WHAT YOU HAVE TO DO: The first line of the entries below, the line containing "common name: lace monitor", and every line between them should be repeated exactly, and nothing else.

Stored items
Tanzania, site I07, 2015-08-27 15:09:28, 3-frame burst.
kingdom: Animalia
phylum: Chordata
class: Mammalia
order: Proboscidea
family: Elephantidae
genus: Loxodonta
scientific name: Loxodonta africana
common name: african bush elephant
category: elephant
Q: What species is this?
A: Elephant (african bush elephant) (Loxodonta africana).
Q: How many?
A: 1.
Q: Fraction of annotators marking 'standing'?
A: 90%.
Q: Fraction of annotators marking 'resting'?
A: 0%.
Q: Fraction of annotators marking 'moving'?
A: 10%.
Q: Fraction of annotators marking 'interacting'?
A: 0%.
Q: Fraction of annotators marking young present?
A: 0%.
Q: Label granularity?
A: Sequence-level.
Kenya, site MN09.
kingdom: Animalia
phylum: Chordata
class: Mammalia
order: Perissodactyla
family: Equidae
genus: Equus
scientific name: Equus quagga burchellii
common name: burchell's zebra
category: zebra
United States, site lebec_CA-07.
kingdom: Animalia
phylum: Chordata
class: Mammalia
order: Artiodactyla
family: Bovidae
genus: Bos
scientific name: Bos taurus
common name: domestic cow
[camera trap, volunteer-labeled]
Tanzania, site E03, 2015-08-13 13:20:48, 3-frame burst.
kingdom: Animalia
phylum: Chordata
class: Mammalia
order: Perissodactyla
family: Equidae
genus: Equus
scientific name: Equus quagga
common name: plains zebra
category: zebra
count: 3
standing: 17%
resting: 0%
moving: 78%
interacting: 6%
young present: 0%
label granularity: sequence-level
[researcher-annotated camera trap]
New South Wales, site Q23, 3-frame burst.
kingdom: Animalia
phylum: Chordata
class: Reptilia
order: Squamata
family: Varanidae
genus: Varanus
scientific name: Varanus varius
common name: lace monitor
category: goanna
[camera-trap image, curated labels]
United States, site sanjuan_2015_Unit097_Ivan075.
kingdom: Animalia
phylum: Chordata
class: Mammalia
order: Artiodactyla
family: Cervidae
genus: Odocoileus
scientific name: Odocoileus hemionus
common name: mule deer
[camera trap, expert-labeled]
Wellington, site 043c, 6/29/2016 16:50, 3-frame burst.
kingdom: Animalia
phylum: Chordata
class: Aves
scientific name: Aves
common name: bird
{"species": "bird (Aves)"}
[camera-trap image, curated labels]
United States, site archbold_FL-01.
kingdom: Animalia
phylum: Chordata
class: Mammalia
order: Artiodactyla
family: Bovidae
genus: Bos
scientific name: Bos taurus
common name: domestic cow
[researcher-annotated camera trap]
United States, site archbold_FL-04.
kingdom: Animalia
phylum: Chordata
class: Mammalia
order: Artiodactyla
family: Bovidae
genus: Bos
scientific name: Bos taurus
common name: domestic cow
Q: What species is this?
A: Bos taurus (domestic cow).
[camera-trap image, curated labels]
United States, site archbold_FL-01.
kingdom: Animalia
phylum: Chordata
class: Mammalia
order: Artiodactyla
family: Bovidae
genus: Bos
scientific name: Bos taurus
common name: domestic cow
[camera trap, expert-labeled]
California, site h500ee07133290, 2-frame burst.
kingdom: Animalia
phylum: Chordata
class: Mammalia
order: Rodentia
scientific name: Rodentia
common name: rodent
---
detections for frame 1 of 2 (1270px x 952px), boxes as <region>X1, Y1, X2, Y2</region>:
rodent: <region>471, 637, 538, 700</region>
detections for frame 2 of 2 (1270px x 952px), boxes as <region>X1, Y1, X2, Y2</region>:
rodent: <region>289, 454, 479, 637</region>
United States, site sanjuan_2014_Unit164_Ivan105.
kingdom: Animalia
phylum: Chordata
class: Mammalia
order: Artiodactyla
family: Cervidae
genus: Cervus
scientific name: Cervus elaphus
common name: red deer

TASK ANSWER:
Tanzania, site I07, 2015-08-27 15:09:28, 3-frame burst.
kingdom: Animalia
phylum: Chordata
class: Mammalia
order: Proboscidea
family: Elephantidae
genus: Loxodonta
scientific name: Loxodonta africana
common name: african bush elephant
category: elephant
Q: What species is this?
A: Elephant (african bush elephant) (Loxodonta africana).
Q: How many?
A: 1.
Q: Fraction of annotators marking 'standing'?
A: 90%.
Q: Fraction of annotators marking 'resting'?
A: 0%.
Q: Fraction of annotators marking 'moving'?
A: 10%.
Q: Fraction of annotators marking 'interacting'?
A: 0%.
Q: Fraction of annotators marking young present?
A: 0%.
Q: Label granularity?
A: Sequence-level.
Kenya, site MN09.
kingdom: Animalia
phylum: Chordata
class: Mammalia
order: Perissodactyla
family: Equidae
genus: Equus
scientific name: Equus quagga burchellii
common name: burchell's zebra
category: zebra
United States, site lebec_CA-07.
kingdom: Animalia
phylum: Chordata
class: Mammalia
order: Artiodactyla
family: Bovidae
genus: Bos
scientific name: Bos taurus
common name: domestic cow
[camera trap, volunteer-labeled]
Tanzania, site E03, 2015-08-13 13:20:48, 3-frame burst.
kingdom: Animalia
phylum: Chordata
class: Mammalia
order: Perissodactyla
family: Equidae
genus: Equus
scientific name: Equus quagga
common name: plains zebra
category: zebra
count: 3
standing: 17%
resting: 0%
moving: 78%
interacting: 6%
young present: 0%
label granularity: sequence-level
[researcher-annotated camera trap]
New South Wales, site Q23, 3-frame burst.
kingdom: Animalia
phylum: Chordata
class: Reptilia
order: Squamata
family: Varanidae
genus: Varanus
scientific name: Varanus varius
common name: lace monitor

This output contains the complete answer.